(Excerpts from a spatial dataset)

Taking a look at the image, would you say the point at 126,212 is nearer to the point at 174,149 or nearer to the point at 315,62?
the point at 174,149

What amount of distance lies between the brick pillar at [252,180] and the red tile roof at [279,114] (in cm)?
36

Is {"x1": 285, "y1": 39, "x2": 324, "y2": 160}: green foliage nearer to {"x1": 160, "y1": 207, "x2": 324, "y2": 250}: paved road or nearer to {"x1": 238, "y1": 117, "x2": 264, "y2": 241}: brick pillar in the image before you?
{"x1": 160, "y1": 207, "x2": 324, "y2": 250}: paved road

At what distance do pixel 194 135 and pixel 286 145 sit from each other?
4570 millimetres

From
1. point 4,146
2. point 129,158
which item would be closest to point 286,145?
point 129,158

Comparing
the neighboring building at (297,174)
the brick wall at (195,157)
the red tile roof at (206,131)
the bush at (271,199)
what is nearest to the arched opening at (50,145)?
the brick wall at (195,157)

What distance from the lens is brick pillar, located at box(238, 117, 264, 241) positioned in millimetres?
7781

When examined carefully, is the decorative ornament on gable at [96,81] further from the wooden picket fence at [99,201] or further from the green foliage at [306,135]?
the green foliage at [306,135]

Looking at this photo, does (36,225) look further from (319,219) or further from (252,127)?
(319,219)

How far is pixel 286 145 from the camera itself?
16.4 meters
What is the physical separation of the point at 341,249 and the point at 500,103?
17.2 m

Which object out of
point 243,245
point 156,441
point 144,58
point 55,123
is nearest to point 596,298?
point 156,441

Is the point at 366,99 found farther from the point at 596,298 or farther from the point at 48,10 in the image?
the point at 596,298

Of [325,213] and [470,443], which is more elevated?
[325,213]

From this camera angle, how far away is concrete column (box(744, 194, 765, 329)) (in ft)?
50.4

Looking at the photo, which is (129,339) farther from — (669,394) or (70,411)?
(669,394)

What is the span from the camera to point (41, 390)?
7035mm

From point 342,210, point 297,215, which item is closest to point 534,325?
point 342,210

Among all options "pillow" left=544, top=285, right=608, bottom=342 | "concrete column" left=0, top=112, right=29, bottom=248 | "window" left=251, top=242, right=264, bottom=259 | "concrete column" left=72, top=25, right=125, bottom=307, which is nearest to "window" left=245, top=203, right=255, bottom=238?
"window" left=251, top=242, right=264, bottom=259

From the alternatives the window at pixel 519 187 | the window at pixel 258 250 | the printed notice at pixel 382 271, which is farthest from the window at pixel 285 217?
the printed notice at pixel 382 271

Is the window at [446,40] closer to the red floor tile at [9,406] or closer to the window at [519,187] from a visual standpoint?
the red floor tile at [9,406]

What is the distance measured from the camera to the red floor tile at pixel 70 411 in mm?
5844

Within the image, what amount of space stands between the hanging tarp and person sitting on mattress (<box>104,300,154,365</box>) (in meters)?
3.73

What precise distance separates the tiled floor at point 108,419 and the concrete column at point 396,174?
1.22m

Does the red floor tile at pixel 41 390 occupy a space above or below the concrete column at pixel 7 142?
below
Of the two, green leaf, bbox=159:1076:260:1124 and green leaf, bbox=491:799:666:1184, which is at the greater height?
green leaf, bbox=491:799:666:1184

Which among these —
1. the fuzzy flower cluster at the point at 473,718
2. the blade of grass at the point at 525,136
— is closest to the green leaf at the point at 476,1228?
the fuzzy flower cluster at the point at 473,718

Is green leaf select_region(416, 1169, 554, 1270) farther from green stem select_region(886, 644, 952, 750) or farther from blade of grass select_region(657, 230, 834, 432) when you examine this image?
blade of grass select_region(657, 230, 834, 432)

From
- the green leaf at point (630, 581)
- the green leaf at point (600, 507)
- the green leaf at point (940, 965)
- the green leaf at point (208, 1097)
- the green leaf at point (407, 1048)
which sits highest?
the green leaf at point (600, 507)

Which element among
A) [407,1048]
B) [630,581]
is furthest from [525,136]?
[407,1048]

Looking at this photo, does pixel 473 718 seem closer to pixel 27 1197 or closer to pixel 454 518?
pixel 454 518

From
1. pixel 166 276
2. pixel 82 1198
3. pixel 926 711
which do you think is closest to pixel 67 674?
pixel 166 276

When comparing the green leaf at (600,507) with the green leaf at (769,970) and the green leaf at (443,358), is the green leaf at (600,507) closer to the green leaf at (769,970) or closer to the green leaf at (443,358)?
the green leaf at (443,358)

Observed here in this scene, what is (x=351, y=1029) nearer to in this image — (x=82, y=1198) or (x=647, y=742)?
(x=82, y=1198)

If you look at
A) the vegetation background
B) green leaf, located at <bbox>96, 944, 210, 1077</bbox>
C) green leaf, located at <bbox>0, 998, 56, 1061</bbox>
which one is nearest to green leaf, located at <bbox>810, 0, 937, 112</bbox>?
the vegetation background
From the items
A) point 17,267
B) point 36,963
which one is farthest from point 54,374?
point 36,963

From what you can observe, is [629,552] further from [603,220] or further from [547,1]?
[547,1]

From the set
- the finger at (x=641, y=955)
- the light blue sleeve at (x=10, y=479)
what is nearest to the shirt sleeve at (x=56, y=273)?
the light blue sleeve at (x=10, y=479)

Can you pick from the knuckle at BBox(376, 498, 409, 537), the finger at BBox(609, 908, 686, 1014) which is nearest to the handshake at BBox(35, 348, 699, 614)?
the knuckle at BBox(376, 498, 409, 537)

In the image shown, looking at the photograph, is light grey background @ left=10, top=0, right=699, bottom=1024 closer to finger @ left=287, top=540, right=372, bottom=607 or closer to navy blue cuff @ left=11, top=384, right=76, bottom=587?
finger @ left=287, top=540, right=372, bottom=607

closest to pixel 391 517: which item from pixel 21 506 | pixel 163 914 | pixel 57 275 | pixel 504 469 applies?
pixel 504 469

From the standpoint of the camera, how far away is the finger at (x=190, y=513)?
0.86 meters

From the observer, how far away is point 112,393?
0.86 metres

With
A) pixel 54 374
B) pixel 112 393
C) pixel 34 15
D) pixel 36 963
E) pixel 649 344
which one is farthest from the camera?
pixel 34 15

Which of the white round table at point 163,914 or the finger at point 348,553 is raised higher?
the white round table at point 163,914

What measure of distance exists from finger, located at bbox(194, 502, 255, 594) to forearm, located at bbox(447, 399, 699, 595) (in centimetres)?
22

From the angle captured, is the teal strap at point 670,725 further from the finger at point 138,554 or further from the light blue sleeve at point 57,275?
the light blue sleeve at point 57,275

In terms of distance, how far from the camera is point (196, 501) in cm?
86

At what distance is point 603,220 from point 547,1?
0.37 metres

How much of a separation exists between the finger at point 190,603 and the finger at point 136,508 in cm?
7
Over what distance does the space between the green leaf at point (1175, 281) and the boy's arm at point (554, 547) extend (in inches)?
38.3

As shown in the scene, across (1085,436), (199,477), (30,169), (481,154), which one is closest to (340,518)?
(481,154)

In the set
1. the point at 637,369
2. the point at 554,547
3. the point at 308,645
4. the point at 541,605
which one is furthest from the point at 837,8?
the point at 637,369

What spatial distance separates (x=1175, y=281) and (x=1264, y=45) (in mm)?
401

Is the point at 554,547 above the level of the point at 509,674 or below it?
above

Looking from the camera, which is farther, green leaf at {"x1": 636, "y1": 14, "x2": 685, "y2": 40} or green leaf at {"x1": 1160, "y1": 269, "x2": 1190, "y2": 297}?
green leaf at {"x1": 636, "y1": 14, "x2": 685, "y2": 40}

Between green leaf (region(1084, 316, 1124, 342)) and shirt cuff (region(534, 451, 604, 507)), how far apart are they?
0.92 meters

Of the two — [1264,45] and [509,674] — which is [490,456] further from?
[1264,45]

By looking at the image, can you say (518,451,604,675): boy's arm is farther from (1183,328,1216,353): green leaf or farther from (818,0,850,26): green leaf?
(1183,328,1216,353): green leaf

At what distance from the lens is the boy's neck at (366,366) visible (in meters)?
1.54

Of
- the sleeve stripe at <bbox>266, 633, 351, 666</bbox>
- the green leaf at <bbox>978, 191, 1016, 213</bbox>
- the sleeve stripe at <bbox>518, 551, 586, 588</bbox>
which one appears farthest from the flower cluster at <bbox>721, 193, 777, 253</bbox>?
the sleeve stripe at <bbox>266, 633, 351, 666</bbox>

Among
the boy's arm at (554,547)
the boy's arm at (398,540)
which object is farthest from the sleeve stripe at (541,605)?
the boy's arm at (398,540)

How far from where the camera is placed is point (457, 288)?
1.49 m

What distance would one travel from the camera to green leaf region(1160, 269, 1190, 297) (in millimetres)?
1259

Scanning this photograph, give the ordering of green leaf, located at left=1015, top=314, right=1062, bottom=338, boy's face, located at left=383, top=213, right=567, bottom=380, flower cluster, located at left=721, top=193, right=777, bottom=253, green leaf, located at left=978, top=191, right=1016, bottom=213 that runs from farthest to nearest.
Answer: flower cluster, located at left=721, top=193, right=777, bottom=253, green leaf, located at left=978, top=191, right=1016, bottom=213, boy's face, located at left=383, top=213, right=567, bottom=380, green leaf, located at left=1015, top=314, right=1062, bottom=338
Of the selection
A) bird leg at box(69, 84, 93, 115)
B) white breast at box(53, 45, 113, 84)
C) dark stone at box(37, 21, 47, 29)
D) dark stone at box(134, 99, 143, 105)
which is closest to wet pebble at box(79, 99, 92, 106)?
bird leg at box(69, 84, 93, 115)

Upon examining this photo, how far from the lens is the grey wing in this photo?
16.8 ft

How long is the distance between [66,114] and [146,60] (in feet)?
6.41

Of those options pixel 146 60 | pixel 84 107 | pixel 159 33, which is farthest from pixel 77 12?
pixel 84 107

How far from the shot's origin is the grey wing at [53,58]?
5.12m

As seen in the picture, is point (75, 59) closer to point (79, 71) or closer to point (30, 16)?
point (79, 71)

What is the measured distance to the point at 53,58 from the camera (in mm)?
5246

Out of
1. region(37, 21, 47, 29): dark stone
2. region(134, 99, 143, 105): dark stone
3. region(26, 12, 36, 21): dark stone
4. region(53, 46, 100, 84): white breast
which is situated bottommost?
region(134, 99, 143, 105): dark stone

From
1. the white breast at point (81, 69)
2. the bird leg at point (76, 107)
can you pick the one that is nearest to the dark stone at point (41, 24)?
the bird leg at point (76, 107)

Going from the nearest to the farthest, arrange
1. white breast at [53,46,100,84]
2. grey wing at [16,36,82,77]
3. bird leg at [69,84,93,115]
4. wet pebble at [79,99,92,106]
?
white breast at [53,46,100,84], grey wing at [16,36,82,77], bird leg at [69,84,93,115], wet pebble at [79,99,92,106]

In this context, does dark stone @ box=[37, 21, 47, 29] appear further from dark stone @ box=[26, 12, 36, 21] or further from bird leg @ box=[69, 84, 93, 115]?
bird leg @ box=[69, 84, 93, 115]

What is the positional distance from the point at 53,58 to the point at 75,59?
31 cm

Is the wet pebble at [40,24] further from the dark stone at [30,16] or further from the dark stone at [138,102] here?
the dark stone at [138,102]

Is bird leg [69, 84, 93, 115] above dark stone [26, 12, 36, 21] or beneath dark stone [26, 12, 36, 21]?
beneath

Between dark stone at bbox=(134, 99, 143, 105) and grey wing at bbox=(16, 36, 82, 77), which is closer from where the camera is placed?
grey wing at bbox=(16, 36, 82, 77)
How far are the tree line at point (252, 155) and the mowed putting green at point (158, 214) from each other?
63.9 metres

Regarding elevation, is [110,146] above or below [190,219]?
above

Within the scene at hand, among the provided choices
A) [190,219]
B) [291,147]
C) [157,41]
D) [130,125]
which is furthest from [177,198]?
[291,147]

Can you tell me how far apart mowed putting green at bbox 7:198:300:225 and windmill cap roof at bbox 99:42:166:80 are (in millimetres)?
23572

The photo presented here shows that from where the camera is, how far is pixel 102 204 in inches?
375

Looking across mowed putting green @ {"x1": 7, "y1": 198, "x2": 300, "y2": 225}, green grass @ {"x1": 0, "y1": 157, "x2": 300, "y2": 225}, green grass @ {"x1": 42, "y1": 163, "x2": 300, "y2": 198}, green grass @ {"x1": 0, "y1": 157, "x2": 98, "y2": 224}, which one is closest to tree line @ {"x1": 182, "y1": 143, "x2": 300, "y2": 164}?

*The exercise*
Print only the lines from the one with "Between dark stone" to the end of the records, both included.

*Solution to this exercise*
Between dark stone at bbox=(134, 99, 143, 105) and grey wing at bbox=(16, 36, 82, 77), which is closer from where the camera is placed?
grey wing at bbox=(16, 36, 82, 77)
How far are the tree line at point (252, 155) and the mowed putting green at point (158, 214) from each other?
63.9 metres

Regarding elevation, is [110,146] above or below [190,219]?
above

Within the scene at hand, among the provided choices
A) [190,219]
B) [291,147]
C) [157,41]
D) [130,125]
which is furthest from [177,198]?
[291,147]

Can you tell me how far apart mowed putting green at bbox 7:198:300:225 and windmill cap roof at bbox 99:42:166:80 are (in millimetres)?
23572

The photo presented here shows that from where the camera is, how far is pixel 102 204 in inches?
375

Looking across mowed putting green @ {"x1": 7, "y1": 198, "x2": 300, "y2": 225}, green grass @ {"x1": 0, "y1": 157, "x2": 300, "y2": 225}, green grass @ {"x1": 42, "y1": 163, "x2": 300, "y2": 198}, green grass @ {"x1": 0, "y1": 157, "x2": 98, "y2": 224}, which one is closest to tree line @ {"x1": 182, "y1": 143, "x2": 300, "y2": 164}?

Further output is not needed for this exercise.